Section 151-E:7 Needs Assessment for Applicants for Nursing Facility Services.
   I. In order to determine the most cost effective and appropriate level of long-term care services, the department shall assess the clinical eligibility of each applicant to a nursing facility in a uniform manner throughout the state. The assessment shall be voluntary for all applicants, except those who have applied for or have been determined to be eligible for medicaid benefits.
   II. The assessment shall be completed prior to admission or, if necessary for reasons of the person's health or safety, as soon after admission as possible, in accordance with rules adopted by the department pursuant to RSA 541-A.
   III. The department in a uniform manner throughout the state shall determine whether the person is clinically eligible for nursing facility services.
   IV. The department shall inform both the applicant and the administrator of the nursing facility of the department's determination of the services needed by the applicant and shall provide information and assistance to the applicant in accordance with RSA 151-E:9.

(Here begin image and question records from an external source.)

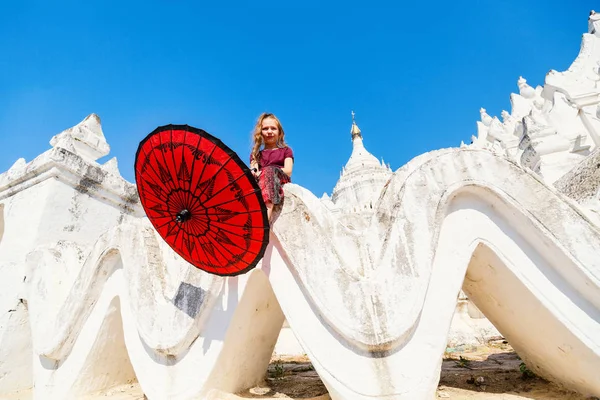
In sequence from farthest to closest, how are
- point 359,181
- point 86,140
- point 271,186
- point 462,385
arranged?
point 359,181 < point 86,140 < point 462,385 < point 271,186

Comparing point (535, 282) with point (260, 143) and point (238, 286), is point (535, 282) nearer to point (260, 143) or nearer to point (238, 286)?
point (238, 286)

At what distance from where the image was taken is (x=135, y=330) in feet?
12.9

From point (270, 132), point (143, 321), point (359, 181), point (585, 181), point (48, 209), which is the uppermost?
point (359, 181)

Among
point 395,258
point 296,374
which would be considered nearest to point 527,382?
point 395,258

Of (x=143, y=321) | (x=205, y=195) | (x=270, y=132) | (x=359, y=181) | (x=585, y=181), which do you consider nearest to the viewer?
(x=205, y=195)

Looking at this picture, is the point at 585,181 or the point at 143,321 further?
the point at 143,321

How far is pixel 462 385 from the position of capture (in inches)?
140

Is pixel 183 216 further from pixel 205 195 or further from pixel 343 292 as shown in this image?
pixel 343 292

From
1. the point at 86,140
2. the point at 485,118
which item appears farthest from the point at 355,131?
the point at 86,140

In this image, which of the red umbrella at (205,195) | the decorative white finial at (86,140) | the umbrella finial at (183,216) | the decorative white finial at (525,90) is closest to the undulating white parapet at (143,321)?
the red umbrella at (205,195)

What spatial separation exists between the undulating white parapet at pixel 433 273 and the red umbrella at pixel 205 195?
493 mm

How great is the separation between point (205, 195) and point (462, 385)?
10.2 ft

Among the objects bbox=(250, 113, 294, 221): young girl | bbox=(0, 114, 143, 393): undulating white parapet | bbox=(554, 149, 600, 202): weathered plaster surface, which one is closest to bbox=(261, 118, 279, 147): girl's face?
bbox=(250, 113, 294, 221): young girl

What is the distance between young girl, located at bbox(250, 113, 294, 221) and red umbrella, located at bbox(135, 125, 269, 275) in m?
0.52
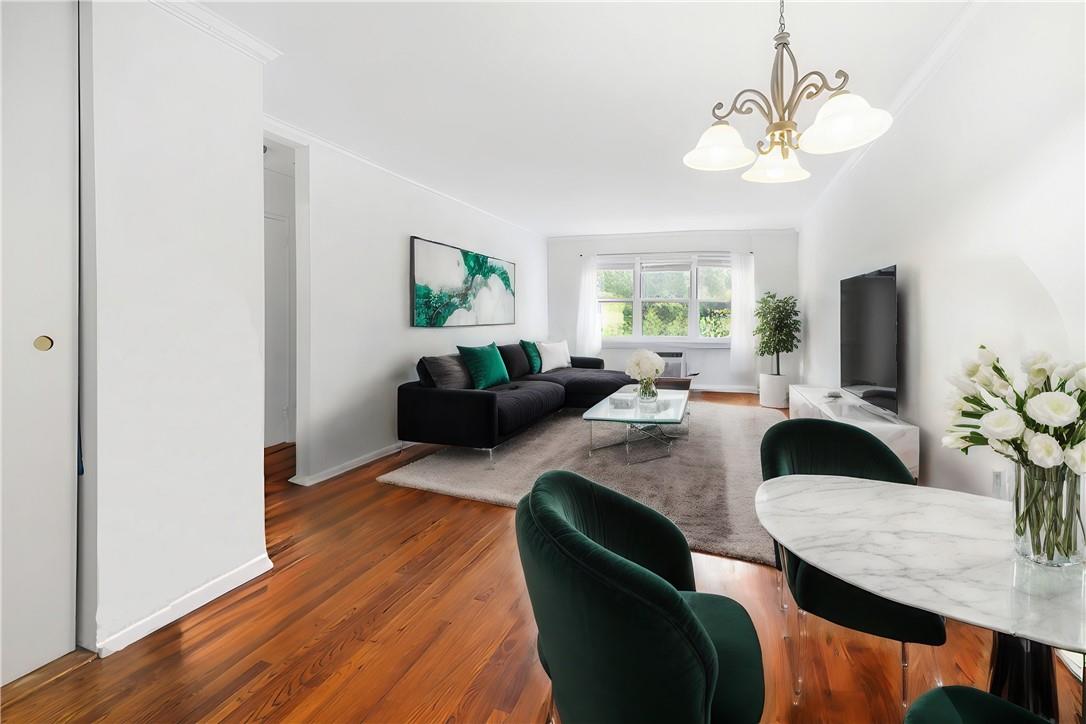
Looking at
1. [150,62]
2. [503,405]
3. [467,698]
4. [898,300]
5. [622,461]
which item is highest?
[150,62]

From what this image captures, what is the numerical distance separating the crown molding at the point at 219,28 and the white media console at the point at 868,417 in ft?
11.1

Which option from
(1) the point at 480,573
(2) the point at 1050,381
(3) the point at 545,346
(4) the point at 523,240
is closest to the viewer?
(2) the point at 1050,381

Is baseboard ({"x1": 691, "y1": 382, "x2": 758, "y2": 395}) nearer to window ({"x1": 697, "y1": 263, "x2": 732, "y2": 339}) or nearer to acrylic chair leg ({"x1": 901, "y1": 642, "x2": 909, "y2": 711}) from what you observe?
window ({"x1": 697, "y1": 263, "x2": 732, "y2": 339})

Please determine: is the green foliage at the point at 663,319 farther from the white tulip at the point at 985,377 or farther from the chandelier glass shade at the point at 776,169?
the white tulip at the point at 985,377

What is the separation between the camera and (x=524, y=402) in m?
4.49

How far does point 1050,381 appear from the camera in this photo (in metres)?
0.96

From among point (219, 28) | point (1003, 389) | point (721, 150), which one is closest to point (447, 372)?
point (219, 28)

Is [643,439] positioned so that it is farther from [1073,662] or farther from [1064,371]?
[1064,371]

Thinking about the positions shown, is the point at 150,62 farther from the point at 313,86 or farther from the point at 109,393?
the point at 109,393

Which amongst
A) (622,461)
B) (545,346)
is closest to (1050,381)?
(622,461)

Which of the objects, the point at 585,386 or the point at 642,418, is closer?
the point at 642,418

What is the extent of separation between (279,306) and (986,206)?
4944 millimetres

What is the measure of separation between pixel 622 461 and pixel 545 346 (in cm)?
286

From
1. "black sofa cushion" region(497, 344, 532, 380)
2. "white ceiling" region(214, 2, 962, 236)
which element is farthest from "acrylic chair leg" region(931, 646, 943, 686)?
"black sofa cushion" region(497, 344, 532, 380)
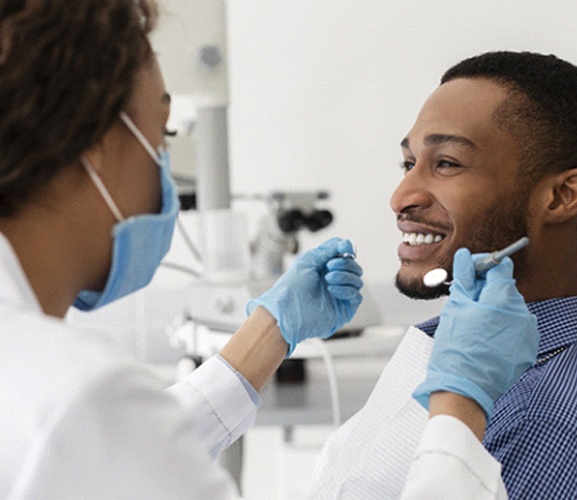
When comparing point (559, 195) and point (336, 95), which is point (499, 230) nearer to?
point (559, 195)

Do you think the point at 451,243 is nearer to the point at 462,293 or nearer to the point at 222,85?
the point at 462,293

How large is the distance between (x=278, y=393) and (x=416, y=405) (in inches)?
30.4

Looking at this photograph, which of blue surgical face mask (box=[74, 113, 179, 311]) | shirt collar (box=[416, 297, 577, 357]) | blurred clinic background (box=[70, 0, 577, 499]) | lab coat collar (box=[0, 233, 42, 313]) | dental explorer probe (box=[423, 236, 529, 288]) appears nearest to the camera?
lab coat collar (box=[0, 233, 42, 313])

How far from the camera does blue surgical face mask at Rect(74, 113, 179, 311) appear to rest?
94cm

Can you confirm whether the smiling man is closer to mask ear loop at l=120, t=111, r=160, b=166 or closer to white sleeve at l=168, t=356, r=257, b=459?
white sleeve at l=168, t=356, r=257, b=459

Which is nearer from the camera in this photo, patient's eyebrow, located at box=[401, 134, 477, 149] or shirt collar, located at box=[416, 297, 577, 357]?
shirt collar, located at box=[416, 297, 577, 357]

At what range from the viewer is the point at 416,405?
1.31m

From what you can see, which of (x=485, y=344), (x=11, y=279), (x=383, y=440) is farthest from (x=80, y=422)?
(x=383, y=440)

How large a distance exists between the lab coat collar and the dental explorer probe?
1.79 ft

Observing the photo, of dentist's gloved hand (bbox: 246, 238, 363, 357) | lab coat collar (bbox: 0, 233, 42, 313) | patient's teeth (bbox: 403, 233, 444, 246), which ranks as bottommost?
dentist's gloved hand (bbox: 246, 238, 363, 357)

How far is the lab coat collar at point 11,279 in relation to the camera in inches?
32.8

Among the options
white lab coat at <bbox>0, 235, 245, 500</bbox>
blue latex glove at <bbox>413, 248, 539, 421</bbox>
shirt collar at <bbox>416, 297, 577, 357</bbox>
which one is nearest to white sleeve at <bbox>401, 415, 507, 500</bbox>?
blue latex glove at <bbox>413, 248, 539, 421</bbox>

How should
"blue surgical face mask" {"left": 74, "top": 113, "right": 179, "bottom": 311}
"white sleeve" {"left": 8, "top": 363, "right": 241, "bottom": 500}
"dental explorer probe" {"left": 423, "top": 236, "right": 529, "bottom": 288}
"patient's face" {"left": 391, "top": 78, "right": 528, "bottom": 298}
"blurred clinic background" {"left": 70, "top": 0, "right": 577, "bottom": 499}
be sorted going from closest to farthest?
"white sleeve" {"left": 8, "top": 363, "right": 241, "bottom": 500}, "blue surgical face mask" {"left": 74, "top": 113, "right": 179, "bottom": 311}, "dental explorer probe" {"left": 423, "top": 236, "right": 529, "bottom": 288}, "patient's face" {"left": 391, "top": 78, "right": 528, "bottom": 298}, "blurred clinic background" {"left": 70, "top": 0, "right": 577, "bottom": 499}

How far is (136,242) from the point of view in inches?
38.0
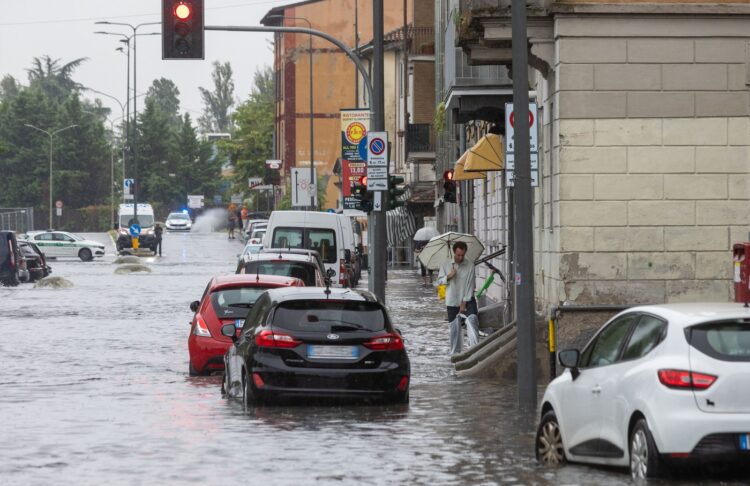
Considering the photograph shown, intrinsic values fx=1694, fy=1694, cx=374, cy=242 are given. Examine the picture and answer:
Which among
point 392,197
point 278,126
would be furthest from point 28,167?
point 392,197

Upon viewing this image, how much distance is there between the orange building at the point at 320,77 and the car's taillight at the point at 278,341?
85.7 metres

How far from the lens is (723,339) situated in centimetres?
1042

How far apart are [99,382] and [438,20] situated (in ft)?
109

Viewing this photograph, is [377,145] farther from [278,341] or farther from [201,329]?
[278,341]

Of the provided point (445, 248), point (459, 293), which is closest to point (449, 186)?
point (445, 248)

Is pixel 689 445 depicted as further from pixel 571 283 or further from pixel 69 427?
pixel 571 283

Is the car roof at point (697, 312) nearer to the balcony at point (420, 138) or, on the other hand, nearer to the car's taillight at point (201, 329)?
the car's taillight at point (201, 329)

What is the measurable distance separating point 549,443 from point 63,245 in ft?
236

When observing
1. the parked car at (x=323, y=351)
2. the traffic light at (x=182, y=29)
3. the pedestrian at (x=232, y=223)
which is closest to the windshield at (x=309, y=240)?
the traffic light at (x=182, y=29)

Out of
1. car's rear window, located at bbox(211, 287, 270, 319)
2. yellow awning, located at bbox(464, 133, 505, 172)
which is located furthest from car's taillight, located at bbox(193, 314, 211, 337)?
yellow awning, located at bbox(464, 133, 505, 172)

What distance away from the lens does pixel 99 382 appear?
70.0 feet

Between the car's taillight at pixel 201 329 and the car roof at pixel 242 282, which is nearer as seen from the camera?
the car's taillight at pixel 201 329

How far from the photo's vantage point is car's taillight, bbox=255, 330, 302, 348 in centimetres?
1661

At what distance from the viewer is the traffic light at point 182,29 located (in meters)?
24.7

   V. If a nursing facility admits a person who at the time of admission was not determined to be clinically eligible for the level of services provided by a nursing facility and that person, within a 3-year period after admission, is determined to be financially eligible for medicaid benefits pursuant to RSA 151-E:3, I(b), the nursing facility shall be responsible for all costs of medicaid-funded long-term care services provided to the individual for the period of time, not to exceed one year, from the date of the determination of financial eligibility to the end of the third year of admission unless the individual is determined to be clinically eligible for nursing facility services.
   VI. Any assessment of medical needs conducted under this section shall be conducted by a qualified medical professional.
Source. 1998, 388:1, eff. Nov. 25, 1998.